Excerpts from a spatial dataset
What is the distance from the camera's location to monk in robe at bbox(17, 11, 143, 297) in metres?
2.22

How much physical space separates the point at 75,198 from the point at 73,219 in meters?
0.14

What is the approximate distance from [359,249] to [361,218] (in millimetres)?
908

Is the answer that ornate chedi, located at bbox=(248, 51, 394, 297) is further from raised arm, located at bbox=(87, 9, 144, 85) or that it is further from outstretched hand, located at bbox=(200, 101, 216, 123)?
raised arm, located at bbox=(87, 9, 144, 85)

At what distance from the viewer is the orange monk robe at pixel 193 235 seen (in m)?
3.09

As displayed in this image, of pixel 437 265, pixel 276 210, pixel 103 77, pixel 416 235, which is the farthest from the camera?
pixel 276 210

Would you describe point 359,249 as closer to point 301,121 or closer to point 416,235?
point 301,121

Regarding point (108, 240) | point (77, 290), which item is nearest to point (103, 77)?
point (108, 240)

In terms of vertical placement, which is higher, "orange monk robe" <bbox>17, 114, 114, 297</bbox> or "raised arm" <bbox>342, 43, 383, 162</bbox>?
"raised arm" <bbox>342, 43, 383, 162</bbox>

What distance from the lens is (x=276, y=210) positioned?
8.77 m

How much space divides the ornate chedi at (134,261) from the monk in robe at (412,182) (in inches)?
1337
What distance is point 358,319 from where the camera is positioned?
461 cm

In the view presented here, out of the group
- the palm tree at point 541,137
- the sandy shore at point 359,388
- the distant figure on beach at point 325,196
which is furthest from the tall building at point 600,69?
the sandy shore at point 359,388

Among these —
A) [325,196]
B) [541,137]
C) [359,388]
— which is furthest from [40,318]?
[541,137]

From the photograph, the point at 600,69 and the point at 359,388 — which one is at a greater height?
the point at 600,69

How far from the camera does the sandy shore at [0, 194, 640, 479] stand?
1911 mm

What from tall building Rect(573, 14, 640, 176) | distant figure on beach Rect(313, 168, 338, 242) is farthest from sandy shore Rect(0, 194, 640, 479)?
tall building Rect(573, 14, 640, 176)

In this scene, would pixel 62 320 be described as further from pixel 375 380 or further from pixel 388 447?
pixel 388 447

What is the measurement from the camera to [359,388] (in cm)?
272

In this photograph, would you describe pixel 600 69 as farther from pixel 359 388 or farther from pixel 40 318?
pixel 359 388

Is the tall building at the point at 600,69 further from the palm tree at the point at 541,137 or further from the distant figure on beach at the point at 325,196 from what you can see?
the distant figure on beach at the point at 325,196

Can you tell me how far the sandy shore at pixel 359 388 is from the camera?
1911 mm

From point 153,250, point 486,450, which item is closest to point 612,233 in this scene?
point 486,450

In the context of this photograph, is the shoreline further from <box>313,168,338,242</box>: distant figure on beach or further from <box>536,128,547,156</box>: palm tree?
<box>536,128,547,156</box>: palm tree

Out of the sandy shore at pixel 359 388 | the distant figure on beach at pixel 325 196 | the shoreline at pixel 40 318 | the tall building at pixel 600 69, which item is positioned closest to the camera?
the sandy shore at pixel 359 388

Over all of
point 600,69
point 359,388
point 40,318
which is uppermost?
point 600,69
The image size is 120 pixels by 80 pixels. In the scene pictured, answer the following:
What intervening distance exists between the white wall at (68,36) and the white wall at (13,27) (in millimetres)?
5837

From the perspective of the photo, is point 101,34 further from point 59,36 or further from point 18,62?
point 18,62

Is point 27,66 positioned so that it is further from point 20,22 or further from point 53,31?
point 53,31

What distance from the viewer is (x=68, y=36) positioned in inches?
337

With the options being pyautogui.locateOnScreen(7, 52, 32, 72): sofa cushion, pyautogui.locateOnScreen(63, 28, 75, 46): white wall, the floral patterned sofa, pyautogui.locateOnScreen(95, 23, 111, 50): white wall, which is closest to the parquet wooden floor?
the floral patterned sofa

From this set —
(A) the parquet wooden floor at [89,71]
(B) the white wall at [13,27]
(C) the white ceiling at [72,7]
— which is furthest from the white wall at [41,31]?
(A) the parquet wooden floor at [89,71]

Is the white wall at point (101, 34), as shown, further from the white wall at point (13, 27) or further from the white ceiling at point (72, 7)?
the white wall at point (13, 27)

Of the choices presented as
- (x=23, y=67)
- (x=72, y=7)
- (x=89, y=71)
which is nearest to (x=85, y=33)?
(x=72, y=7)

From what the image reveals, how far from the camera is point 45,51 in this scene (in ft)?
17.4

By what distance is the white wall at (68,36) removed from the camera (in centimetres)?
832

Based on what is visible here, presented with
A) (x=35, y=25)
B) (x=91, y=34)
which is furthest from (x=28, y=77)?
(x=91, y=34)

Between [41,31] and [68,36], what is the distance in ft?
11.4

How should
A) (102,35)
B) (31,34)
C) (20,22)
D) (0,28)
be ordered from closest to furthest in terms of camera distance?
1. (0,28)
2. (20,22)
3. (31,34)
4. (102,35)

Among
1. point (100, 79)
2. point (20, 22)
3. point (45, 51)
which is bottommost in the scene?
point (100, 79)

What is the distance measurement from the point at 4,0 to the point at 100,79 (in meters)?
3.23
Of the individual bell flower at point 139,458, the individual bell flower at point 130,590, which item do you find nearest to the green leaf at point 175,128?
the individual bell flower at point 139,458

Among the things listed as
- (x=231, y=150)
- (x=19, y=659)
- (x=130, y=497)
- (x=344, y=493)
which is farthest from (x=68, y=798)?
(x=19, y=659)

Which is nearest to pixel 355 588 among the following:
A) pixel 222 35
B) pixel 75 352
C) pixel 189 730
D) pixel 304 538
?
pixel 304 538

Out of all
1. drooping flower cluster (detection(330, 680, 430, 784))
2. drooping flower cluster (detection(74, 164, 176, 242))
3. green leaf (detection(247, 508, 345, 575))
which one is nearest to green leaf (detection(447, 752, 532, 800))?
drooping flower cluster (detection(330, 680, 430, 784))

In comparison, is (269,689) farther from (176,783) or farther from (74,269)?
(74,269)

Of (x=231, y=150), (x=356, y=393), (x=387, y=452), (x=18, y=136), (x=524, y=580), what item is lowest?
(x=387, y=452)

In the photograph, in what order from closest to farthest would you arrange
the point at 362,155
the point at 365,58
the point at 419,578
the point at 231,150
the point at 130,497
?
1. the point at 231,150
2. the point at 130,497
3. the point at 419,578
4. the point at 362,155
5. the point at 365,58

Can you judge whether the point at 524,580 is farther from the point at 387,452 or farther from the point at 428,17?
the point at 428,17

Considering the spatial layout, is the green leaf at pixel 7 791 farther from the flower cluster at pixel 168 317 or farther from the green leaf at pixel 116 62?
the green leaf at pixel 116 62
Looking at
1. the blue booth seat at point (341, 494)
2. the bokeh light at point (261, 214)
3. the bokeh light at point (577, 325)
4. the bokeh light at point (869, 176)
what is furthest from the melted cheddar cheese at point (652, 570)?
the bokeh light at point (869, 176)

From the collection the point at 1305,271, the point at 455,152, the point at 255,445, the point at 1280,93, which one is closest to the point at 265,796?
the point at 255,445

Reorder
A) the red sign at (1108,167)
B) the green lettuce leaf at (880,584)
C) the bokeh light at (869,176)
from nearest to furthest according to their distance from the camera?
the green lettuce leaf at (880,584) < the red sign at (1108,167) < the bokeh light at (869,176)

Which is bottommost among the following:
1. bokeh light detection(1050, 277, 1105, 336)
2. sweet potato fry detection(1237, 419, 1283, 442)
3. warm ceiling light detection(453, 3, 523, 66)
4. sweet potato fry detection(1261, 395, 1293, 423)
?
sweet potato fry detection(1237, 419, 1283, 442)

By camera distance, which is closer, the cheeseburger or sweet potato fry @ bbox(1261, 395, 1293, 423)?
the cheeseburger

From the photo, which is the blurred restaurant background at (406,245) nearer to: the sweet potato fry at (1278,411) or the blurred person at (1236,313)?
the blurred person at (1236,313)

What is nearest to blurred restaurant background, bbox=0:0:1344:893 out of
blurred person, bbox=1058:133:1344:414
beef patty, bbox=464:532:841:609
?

**WHAT IS NEEDED:**
Copy out exactly the lines from the line with "From the collection" to the end of the listing, including both of those lines, and give nothing else.

**REPLY:**
From the collection the point at 1305,271, the point at 455,152, the point at 255,445, the point at 1280,93, which one is closest to the point at 265,796?
the point at 255,445

Reorder
A) the red sign at (1108,167)
B) the green lettuce leaf at (880,584)
C) the bokeh light at (869,176)
from nearest to furthest according to their distance from the camera?
the green lettuce leaf at (880,584) < the red sign at (1108,167) < the bokeh light at (869,176)

Which is bottommost among the following:
1. bokeh light detection(1050, 277, 1105, 336)
2. sweet potato fry detection(1237, 419, 1283, 442)
3. warm ceiling light detection(453, 3, 523, 66)
4. sweet potato fry detection(1261, 395, 1293, 423)
?
sweet potato fry detection(1237, 419, 1283, 442)

By camera distance, which is closer, the cheeseburger or sweet potato fry @ bbox(1261, 395, 1293, 423)?
the cheeseburger

From the photo, which is the blurred restaurant background at (406,245) nearer to: the sweet potato fry at (1278,411) or the blurred person at (1236,313)?
the blurred person at (1236,313)

What is nearest to blurred restaurant background, bbox=0:0:1344:893 out of
blurred person, bbox=1058:133:1344:414
beef patty, bbox=464:532:841:609
?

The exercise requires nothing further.